### Problem requirements
Once you have located the line containing "Dámské zimní rukavice" in the material below, return it exactly along with each line after it through the line containing "Black and white".

### Information shown
=== Begin Enclosure ===

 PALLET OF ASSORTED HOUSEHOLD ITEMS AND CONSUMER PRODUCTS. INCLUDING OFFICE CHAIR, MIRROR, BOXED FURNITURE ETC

=== End Enclosure ===
=== Begin Enclosure ===

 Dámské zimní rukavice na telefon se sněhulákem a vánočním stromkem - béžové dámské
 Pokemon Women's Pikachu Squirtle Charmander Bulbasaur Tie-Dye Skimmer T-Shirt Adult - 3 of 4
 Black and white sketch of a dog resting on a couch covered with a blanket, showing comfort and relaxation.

=== End Enclosure ===

### Response below
 Dámské zimní rukavice na telefon se sněhulákem a vánočním stromkem - béžové dámské
 Pokemon Women's Pikachu Squirtle Charmander Bulbasaur Tie-Dye Skimmer T-Shirt Adult - 3 of 4
 Black and white sketch of a dog resting on a couch covered with a blanket, showing comfort and relaxation.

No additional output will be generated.